__Stated goal__
Find "From the items" in the data below; transcribe the line it appears on and each line after it, exactly, to the end, and nothing else.
** BEGIN Input data **
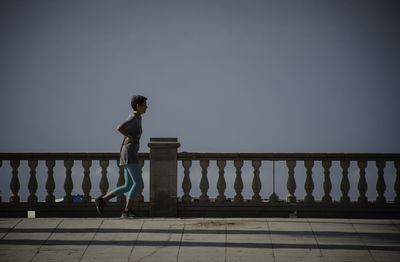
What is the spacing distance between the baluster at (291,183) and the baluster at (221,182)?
122 centimetres

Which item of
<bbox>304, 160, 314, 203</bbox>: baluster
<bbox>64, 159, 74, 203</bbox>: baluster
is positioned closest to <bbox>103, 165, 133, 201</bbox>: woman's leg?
<bbox>64, 159, 74, 203</bbox>: baluster

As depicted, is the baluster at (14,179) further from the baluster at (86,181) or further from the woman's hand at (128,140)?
the woman's hand at (128,140)

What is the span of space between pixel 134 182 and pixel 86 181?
1266 millimetres

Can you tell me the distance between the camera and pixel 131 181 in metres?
11.0

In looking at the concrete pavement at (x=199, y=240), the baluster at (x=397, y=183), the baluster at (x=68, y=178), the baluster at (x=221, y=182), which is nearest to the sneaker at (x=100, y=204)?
the concrete pavement at (x=199, y=240)

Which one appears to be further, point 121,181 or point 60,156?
point 121,181

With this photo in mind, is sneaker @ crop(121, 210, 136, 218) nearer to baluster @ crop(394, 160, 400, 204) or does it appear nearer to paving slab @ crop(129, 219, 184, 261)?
paving slab @ crop(129, 219, 184, 261)

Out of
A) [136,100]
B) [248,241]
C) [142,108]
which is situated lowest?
[248,241]

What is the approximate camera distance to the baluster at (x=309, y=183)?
11477 millimetres

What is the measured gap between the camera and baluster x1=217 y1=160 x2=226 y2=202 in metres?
11.5

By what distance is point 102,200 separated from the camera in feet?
35.7

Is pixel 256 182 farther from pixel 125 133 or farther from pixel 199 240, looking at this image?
pixel 199 240

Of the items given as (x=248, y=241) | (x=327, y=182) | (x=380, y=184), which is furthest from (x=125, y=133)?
(x=380, y=184)

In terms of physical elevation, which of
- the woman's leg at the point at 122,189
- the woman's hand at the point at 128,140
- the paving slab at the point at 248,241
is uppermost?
the woman's hand at the point at 128,140
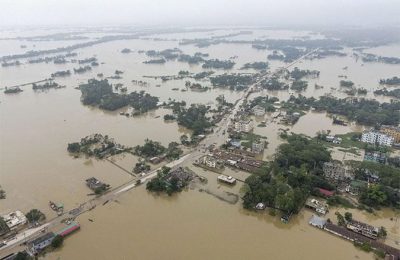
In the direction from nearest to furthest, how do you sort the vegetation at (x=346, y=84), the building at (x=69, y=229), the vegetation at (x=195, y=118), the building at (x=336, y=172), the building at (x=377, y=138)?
the building at (x=69, y=229)
the building at (x=336, y=172)
the building at (x=377, y=138)
the vegetation at (x=195, y=118)
the vegetation at (x=346, y=84)

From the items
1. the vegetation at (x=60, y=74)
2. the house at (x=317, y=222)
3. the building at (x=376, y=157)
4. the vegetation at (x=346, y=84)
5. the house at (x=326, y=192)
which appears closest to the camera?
the house at (x=317, y=222)

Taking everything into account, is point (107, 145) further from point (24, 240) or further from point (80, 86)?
point (80, 86)

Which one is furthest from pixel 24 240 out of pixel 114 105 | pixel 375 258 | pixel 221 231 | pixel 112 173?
pixel 114 105

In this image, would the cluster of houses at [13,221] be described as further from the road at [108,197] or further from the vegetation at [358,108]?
the vegetation at [358,108]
** END Input data **
__Result of the exercise__
From the items
1. the vegetation at (x=60, y=74)
2. the house at (x=317, y=222)
3. the building at (x=376, y=157)
4. the vegetation at (x=346, y=84)
5. the house at (x=326, y=192)
which appears closest to the camera?
the house at (x=317, y=222)

Taking everything into account, is point (107, 145) further from point (24, 240) or further from point (80, 86)?
point (80, 86)

Which one is furthest from pixel 24 240 out of pixel 114 105 | pixel 375 258 | pixel 221 231 | pixel 112 173?
pixel 114 105

In this image, would the cluster of houses at [13,221] be described as further from the road at [108,197] or further from the vegetation at [358,108]?
the vegetation at [358,108]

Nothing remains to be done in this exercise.